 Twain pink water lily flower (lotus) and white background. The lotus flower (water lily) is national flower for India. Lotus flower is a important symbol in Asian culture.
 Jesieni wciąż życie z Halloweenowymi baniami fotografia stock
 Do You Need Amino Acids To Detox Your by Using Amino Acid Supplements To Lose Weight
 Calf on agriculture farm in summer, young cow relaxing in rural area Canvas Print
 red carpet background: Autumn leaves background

---

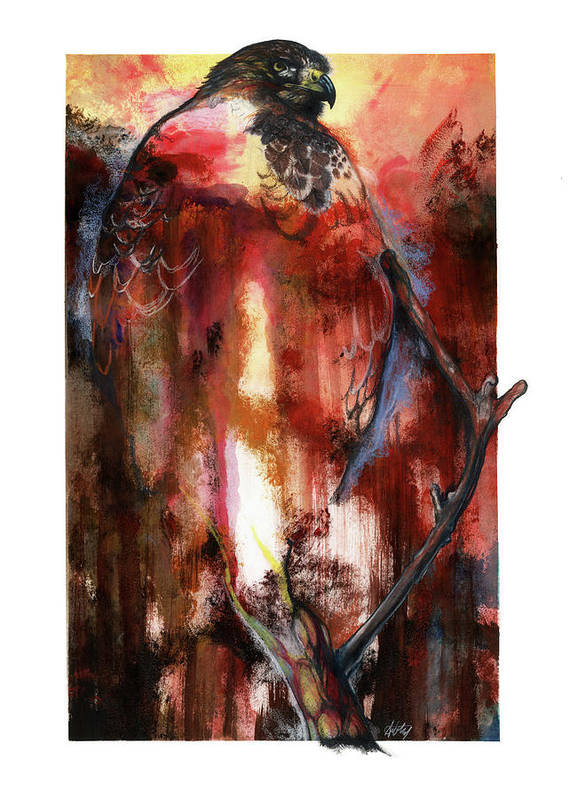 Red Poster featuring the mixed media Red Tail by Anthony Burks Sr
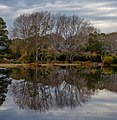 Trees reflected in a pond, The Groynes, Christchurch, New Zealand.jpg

## YOUR INSTRUCTIONS:
Every line above with the word "background" belongs in the answer, copied as written.

## RESULT BELOW:
 Twain pink water lily flower (lotus) and white background. The lotus flower (water lily) is national flower for India. Lotus flower is a important symbol in Asian culture.
 red carpet background: Autumn leaves background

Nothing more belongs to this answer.